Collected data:
┄┄┄┄┄┄
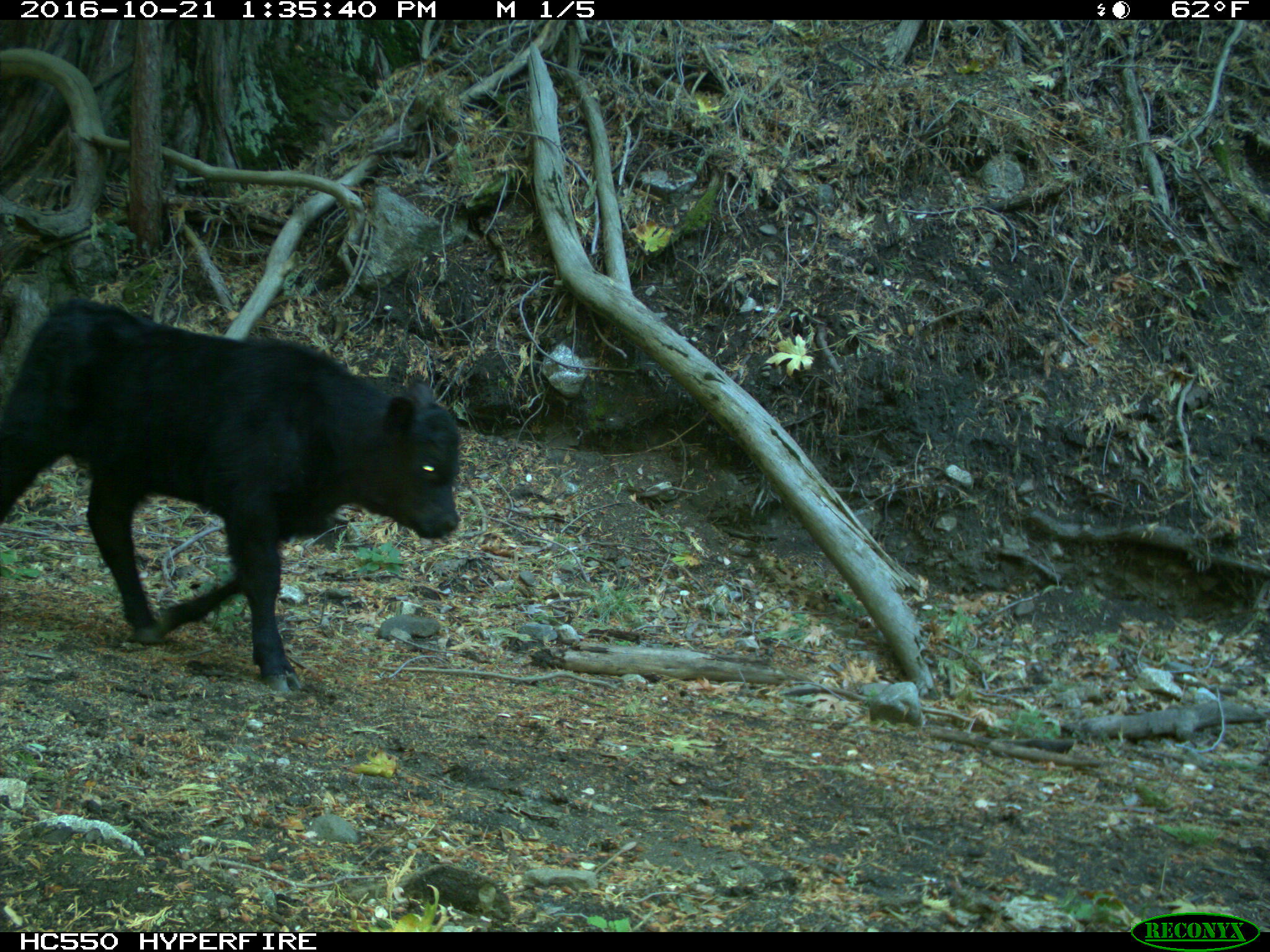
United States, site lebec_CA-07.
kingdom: Animalia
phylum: Chordata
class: Mammalia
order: Artiodactyla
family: Bovidae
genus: Bos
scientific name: Bos taurus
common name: domestic cow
┄┄┄┄┄┄
* _Instructions for the task_
Output only the lines from the line that contains "class: Mammalia" through the end of the entries, both included, exactly as they appear.

* _Expected output_
class: Mammalia
order: Artiodactyla
family: Bovidae
genus: Bos
scientific name: Bos taurus
common name: domestic cow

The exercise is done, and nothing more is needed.